抜粋文 -
介護やリハビリを行うときには、自分たちの手の握り方が非常に大切になってきます。
握り方ひとつで相手に不快に思われるか、心地よいと思われるか、相手との信頼関係が変わる場合もあります。
悪い握り方をすると、痛みの誘発や筋緊張の亢進にもなりかねません。
負担のない心地よい触り方(握り方)
皮膚や血管が弱い高齢者の方をはじめ、患者さんや利用者さんの身体に触れるときには出来るだけ負担のない触り方で接する必要があります。
患者さんや利用者さんの介護やリハビリを行うときに、ついつい握る力が入ってしまうことがあり、そうなってしまうと腕や足などに内出血や剥離などをする事故になりかねません。
患者さんや利用者さんに負担のない心地よい触り方として、今回は「虫様筋握り」と「第4・5指握り」についてご紹介していきます。
虫様筋握りとは?
虫様筋握りとは、その名前の通り
虫様筋を意識した握り方です。
・虫様筋とは、
第2〜5指(母指以外の4つの指)のMP関節の屈曲(曲げる)とDIP・PIP関節の伸展(伸ばす)に作用している筋肉です。
・MP関節とは、
中手指節関節(metacarpophalangeal joint)の略語です。
MP関節は指のつけ根の関節です。
・PIP関節とは、
近位指節間関節(proximal interphalangeal joint)の略語です。
PIP関節は指の第2関節です。
・DIP関節とは、
遠位指節間関節(distal interphalangeal joint)の略語です。

練習問題 -
#1 介護での手の握り方についての文章によると、PIP関節は指のどの関節ですか？
#2 介護での手の握り方についての文章を、最後の文のあとから続けて書いてください。

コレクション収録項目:
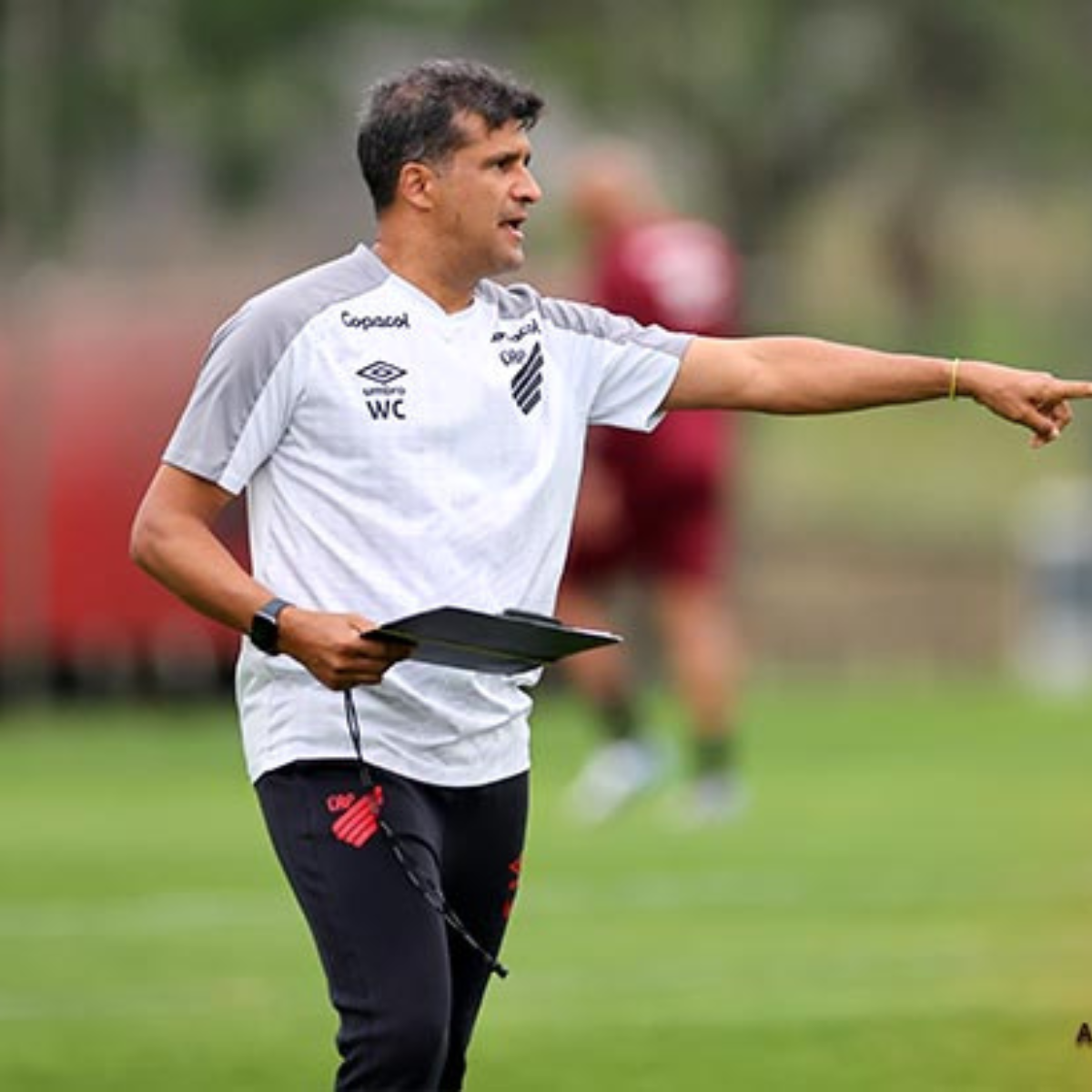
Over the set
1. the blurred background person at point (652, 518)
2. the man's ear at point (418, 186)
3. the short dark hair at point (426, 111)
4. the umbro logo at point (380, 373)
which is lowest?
the blurred background person at point (652, 518)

解答一覧 -
#1 指の第2関節です。

#2
DIP関節は指の第1関節です。
虫様筋を作用させると、手が『Γ』の形になります。
そこに母指を前へ出すと、手が『⊂』の形になります。
この『⊂』の形の握り方が虫様筋握りになります。
虫様筋握りのメリットは握ったときに、
- 「点」ではなく「面」で接触する
- 接触範囲が増加する
- 必要以上に力が入り過ぎない
が挙げられます。
広い面で接触することで指の圧が分散され、手全体で握るような感じになり心地よい握り方となります。
『⊂』ではなく『C』の形であれば、「面」ではなく指の先端の「点」での接触になりやすく部分的に圧がかかりやすくなっしまいます。
第4・5指握りとは?
人間の手の握る力は、普通に握れば母指・第2指(人差し指)・第3指(中指)の3本の指の力が発揮しやすいです。
そのため5本の指で握っていても、無意識に母指・第2指・第3指からの圧力が加わりやすくなってしまいます。
2本の指で握られるよりも3本、3本よりも4本、4本よりも5本の指で握られるほうが「面」で押されてる感覚があり心地よいです。
そのため、5本の指からの圧力を出来る限り均等にします。
方法としては、「第4・第5指に意識して力を入れて握る」です。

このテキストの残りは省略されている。